Robert Holden, president of the Juniper Park Civic Association, noted that the WM facility is located on contaminated land. “So they’re going to build on a toxic site and then pollute the air,” he said. “This whole plan stinks to high heaven.” He also criticized the city for allowing WM to run public hearings on the proposal. “A private company ran a public hearing notifying the public on what’s to come,” he noted.
Holden called on Mayor Bloomberg, who is seeking reelection to a third term in November, to intervene. “If he wants to be mayor for four more years… We haven’t heard any indication that he wants to work with the community,” the civic leader said.
Maspeth civic leader and business owner Tony Nunziato made it clear that this isn’t a case of residents demanding that the project not take place in their backyard. “We’re not saying keep it out – we’re saying put it in the right spot… This is not a case of NIMBY,” said Nunziato. “It’s an easy request.”
Richard Sherman, the second generation owner of Williams Valve Corporation – located on one side of the driveway used by WM to access the facility from Review Avenue – accused the city of ignoring the needs of small businesses. “When it comes to us, they don’t really care,” he charged. “They’re going to permit the expansion of a toxic waste dump… We feel as taxpayers that we have the same rights as anyone else.”
While the WM expansion will only create about 10 additional jobs, Avella pointed out that there ultimately will be a net loss of jobs in the area because neighboring employers are leaving the area as a result of the project. He lamented that the city continues to ignore the input of those living and working near the site. “These people have good suggestions – it’s time [the city] started listening to them.”
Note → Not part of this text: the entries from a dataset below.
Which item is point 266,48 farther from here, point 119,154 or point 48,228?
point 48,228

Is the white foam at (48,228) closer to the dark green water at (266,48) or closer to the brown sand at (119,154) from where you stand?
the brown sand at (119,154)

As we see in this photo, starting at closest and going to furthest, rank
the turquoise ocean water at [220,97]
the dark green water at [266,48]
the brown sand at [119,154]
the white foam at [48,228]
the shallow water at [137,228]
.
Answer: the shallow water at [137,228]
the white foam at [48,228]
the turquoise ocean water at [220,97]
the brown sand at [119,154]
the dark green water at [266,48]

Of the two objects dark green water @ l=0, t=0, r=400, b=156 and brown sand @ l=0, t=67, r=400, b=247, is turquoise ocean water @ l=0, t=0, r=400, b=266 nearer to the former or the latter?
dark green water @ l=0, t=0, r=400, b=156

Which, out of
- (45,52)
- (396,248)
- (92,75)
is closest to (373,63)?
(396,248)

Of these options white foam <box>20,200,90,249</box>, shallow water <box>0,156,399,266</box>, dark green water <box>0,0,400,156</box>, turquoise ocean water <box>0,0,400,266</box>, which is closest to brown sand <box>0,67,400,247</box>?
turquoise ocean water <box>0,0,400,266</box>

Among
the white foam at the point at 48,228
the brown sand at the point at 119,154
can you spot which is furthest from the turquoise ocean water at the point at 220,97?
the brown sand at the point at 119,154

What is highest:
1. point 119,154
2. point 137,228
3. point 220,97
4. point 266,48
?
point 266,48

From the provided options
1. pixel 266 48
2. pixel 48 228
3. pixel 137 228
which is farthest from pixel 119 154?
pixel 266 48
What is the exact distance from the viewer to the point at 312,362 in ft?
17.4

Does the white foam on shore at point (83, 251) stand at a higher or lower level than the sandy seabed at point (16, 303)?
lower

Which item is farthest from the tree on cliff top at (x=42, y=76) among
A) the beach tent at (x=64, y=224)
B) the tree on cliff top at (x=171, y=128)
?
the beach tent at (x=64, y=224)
Last week, a WM spokeswoman said the company is taking into account the community’s input but wouldn’t say if construction of a rail spur or the purchase of a nearby site is being considered. “We continue to listen to the community comments regarding the Review Avenue project and are evaluating our future options in response to these concerns,” wrote Rachel Amar. “Waste Management can’t speculate on the basis of any rumors.”
A LIRR spokesman said the agency has "not yet received any specific proposal" on allowing WM to use the tracks and will evaluate the plan once it is officially presented.